Всего три года прошло с тех пор, а кажется, все это было давно–давно, бог знает когда. Где–то зарастает травой могила широкоплечего летчика. Наталья Николаевна извелась — не узнать, поблекла, стала похожей на монашку. На улице ее не увидишь, сидит с утра до ночи в своей нищей, голой хате, строчит на машинке.
Юрко понимал, что он ничего не сделал плохого своей учительнице и уж, конечно, не по его вине разрушилось ее счастье и ей приходится так бедовать. И все же он терзался, когда серые глаза Натальи Николаевны с таившейся в них едва приметной насмешливо–доброй улыбкой встречались с его глазами, как будто он обманывал себя и был в чем–то виноват перед ней. Юрко полагал, что это чувство неясной вины возникало у него потому, что он ничем не может помочь Наталье Николаевне. Однажды он тайком от тетки набрал мешочек фасоли и отнес в хату учительницы, однако Наталья Николаевна наотрез отказалась принять этот дар. Она покачала головой и сказала мягко и в то же время укоризненно: «Не делай, Юра, этого, если не хочешь причинить мне неприятности. Я ведь знаю, что и у вас негусто. А мы пока не голодаем». Кажется, она хотела спросить его о чем–то. Очевидно, она слышала, что Степан ушел в лес к бандеровцам. Но она не спросила, а только грустно и нежно оглядела своего подросшего и окрепшего любимца, словно хотела потрепать его кудри и сказать: «Вот ты и вырос, Юра…» Но сказала она другое: «Юра, я всегда рада видеть тебя. Но приходить ко мне можно только по делу. За нашей хатой следят…»
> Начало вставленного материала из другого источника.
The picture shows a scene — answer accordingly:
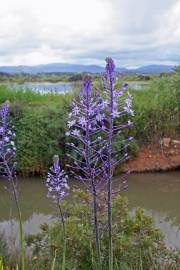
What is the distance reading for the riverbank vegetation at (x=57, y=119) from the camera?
10.4m

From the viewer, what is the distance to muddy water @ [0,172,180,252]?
706cm

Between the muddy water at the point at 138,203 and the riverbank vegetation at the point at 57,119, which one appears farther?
the riverbank vegetation at the point at 57,119

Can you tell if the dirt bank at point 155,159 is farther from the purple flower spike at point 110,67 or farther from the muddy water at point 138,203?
the purple flower spike at point 110,67

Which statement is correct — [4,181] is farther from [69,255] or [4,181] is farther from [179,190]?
[69,255]

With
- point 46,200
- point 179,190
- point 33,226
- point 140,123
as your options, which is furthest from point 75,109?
point 140,123

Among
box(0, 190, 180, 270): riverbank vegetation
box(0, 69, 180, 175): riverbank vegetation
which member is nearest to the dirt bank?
box(0, 69, 180, 175): riverbank vegetation

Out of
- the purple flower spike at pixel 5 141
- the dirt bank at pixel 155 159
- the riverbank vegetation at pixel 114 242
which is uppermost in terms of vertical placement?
the purple flower spike at pixel 5 141

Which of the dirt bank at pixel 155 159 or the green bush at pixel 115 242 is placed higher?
the green bush at pixel 115 242

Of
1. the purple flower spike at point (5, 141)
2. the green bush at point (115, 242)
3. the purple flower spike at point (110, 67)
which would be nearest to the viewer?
the purple flower spike at point (110, 67)

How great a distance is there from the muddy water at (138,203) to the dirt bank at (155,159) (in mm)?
266

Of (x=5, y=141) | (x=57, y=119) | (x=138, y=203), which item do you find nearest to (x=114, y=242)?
(x=5, y=141)

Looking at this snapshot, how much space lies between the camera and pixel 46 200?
8.79 meters

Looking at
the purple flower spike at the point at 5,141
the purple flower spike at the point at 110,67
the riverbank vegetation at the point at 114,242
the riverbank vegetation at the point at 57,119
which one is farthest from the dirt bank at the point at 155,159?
the purple flower spike at the point at 110,67

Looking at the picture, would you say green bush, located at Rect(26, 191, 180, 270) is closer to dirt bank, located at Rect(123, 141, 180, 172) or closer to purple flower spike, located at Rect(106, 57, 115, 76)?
purple flower spike, located at Rect(106, 57, 115, 76)
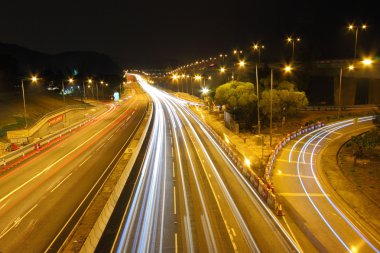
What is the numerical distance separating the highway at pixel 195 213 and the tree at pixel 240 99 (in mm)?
26886

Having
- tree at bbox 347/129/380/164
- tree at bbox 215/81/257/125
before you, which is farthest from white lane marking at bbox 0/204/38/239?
tree at bbox 215/81/257/125

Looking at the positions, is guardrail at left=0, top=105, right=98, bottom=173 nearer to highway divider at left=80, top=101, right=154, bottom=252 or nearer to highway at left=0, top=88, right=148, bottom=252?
highway at left=0, top=88, right=148, bottom=252

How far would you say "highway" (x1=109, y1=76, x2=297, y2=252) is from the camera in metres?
19.0

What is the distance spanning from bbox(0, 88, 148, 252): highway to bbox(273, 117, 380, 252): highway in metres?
14.5

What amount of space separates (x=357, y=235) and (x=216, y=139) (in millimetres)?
30417

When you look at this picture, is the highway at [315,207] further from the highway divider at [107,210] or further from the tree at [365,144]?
the highway divider at [107,210]

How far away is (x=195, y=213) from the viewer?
76.7 ft

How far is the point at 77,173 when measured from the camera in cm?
3406

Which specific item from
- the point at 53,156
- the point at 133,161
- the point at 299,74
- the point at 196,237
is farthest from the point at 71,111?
the point at 196,237

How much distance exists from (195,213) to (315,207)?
27.5ft

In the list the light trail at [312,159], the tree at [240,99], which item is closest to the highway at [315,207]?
the light trail at [312,159]

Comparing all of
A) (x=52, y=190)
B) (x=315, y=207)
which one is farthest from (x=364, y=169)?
(x=52, y=190)

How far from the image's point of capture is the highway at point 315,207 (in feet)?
63.3

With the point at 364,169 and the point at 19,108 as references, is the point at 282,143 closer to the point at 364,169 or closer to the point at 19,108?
the point at 364,169
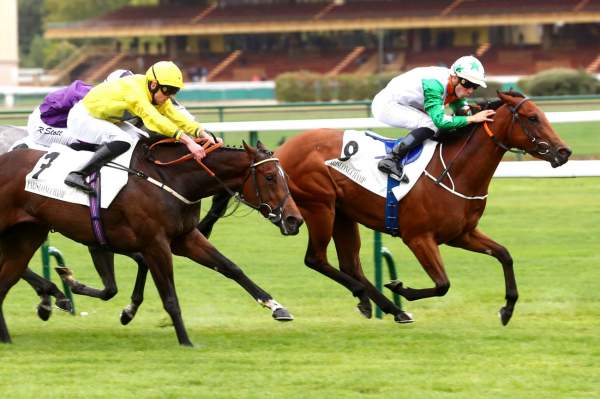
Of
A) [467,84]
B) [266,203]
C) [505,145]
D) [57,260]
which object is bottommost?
[57,260]

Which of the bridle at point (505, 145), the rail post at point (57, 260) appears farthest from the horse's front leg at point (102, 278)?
the bridle at point (505, 145)

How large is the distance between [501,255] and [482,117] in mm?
941

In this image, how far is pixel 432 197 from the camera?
26.5 feet

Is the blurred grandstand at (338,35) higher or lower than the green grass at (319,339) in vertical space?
lower

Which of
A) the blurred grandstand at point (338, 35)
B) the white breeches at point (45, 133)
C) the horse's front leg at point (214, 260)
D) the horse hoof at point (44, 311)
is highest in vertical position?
the white breeches at point (45, 133)

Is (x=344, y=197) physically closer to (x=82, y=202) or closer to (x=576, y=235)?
(x=82, y=202)

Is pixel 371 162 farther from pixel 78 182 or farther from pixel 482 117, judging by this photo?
pixel 78 182

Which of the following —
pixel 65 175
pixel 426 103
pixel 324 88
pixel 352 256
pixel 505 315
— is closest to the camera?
pixel 65 175

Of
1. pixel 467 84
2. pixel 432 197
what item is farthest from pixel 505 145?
pixel 432 197

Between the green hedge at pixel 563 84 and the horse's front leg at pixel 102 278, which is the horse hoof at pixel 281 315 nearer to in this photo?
the horse's front leg at pixel 102 278

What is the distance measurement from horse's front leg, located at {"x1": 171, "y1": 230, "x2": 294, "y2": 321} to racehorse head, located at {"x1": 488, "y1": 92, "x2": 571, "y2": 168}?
1.93 metres

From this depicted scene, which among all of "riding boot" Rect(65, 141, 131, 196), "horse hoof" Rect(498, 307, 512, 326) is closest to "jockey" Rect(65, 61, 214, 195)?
"riding boot" Rect(65, 141, 131, 196)

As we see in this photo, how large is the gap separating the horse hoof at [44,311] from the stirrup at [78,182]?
3.98 ft

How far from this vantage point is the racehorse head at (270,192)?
7.23 meters
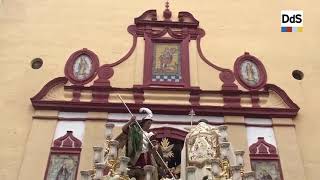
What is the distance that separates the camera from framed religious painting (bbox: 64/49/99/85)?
1064 cm

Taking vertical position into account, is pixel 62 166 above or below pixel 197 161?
above

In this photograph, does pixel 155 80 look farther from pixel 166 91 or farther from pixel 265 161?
pixel 265 161

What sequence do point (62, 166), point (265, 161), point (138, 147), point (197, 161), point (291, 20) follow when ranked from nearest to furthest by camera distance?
point (138, 147) < point (197, 161) < point (62, 166) < point (265, 161) < point (291, 20)

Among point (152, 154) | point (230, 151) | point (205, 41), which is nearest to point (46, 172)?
point (152, 154)

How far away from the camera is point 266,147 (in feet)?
32.3

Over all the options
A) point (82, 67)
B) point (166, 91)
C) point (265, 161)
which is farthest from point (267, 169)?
point (82, 67)

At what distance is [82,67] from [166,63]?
1806mm

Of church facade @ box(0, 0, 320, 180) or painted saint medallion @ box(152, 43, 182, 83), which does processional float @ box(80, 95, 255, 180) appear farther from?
painted saint medallion @ box(152, 43, 182, 83)

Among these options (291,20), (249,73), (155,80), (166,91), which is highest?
(291,20)

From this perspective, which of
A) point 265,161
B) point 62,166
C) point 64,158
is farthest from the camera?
point 265,161

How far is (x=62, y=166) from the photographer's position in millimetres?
9461

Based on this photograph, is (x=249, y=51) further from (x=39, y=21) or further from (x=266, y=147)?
(x=39, y=21)

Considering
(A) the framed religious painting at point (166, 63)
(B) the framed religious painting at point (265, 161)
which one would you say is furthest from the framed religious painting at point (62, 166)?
(B) the framed religious painting at point (265, 161)

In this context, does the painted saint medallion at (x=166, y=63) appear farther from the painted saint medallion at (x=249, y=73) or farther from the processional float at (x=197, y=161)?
the processional float at (x=197, y=161)
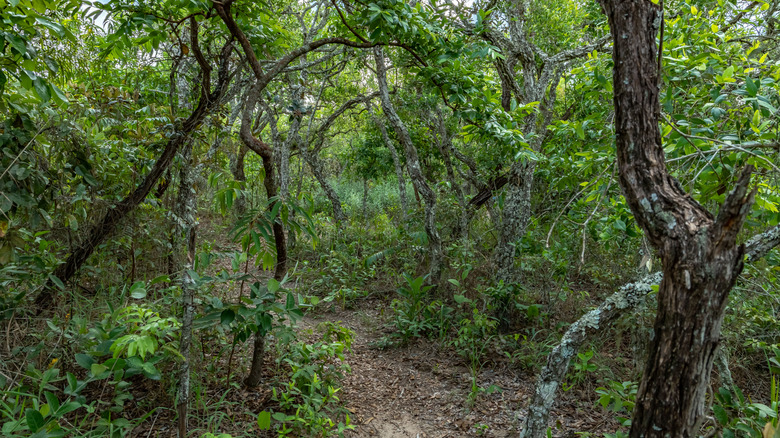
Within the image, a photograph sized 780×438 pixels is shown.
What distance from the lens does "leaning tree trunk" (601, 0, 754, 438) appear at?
1.43 meters

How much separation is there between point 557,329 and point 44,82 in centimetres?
458

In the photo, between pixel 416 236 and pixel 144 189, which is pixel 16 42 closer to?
pixel 144 189

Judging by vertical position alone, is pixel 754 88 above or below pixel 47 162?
above

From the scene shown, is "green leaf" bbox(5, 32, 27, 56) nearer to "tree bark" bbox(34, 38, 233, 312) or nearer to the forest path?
"tree bark" bbox(34, 38, 233, 312)

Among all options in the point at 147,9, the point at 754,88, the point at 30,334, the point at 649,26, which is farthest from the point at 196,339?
the point at 754,88

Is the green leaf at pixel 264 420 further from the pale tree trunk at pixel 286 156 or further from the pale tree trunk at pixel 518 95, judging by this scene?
the pale tree trunk at pixel 518 95

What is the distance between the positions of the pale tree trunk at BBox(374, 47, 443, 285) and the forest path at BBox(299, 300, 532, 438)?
108cm

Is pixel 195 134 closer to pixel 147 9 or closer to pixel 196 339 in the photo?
pixel 147 9

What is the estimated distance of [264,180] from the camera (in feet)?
9.80

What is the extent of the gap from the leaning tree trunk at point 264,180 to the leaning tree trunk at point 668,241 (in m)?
2.02

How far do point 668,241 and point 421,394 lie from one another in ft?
9.35

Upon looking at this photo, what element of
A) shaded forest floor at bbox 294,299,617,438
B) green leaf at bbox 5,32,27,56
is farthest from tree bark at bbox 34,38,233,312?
shaded forest floor at bbox 294,299,617,438

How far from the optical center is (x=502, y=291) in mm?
4480

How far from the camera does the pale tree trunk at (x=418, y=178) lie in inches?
204
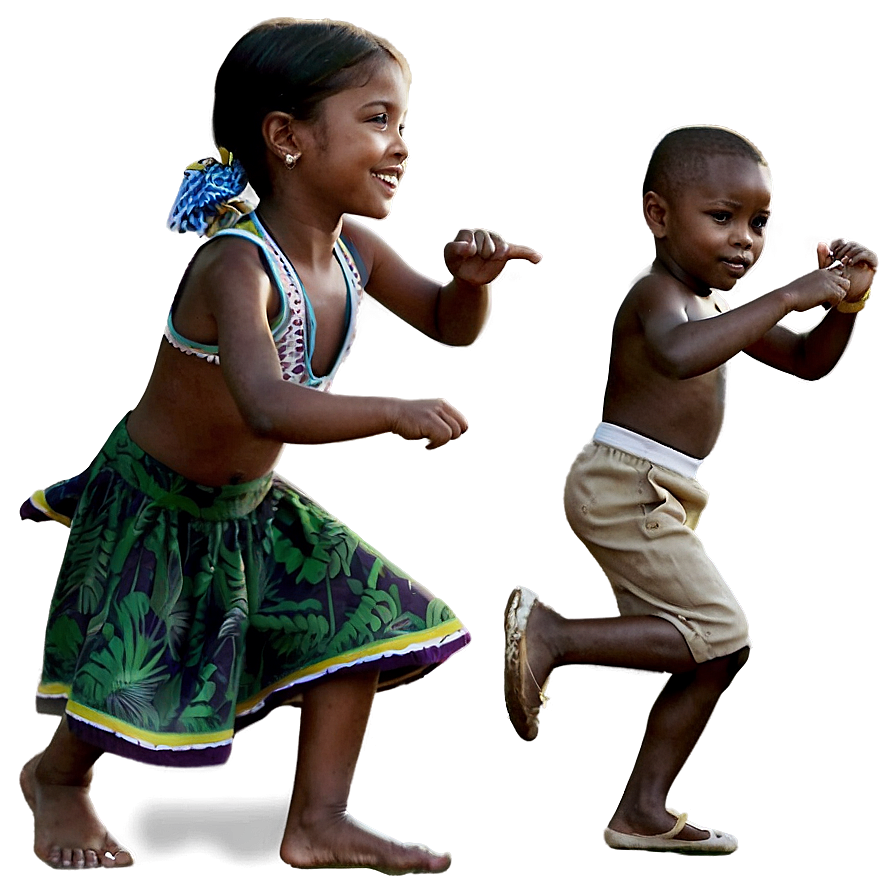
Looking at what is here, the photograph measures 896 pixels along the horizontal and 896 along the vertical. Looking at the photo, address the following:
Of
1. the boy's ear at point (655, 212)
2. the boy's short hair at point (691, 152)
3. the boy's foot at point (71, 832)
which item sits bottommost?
the boy's foot at point (71, 832)

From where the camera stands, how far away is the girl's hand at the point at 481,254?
1942mm

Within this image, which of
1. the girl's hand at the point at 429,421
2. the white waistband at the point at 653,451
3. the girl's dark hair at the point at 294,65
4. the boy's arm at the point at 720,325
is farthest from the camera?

…К этой темной, убогой хате привел Юрко Стефу, несшую на руках своего братика, после того, как Василь Гнатышин отказался приютить их.
Им открыли сразу, точно знали, что они явятся, и ждали их прихода. Очевидно, Наталья Николаевна не спала, сидела у окна… Она даже не спросила за дверью: «Кто тут», — а когда Юрко в сенцах начал объяснять ей, что произошло, торопливо прервала его:
— Хорошо, Юра, они останутся у нас. Не беспокойся. Я накормлю и спрячу. Но ты сам понимаешь…
Да, он знал, какой опасности подвергает этих двоих беззащитных женщин, жизнь которых всегда была под угрозой. Знал и то, что Наталья Николаевна боится не за себя. Но в этот момент у него не было другого выхода.
— Только до следующей ночи. Слово чести! Присягаю…
— Нет, Юра, ты меня неправильно понял, — горячим шепотом возразила учительница. — Пожалуйста, не горячись и не делай глупостей. Я вовсе не устанавливаю срока. Ты заберешь их, когда найдешь надежное место. До этого времени они будут у нас. И уходи скорей, прошу тебя… Мы все сами тут устроим.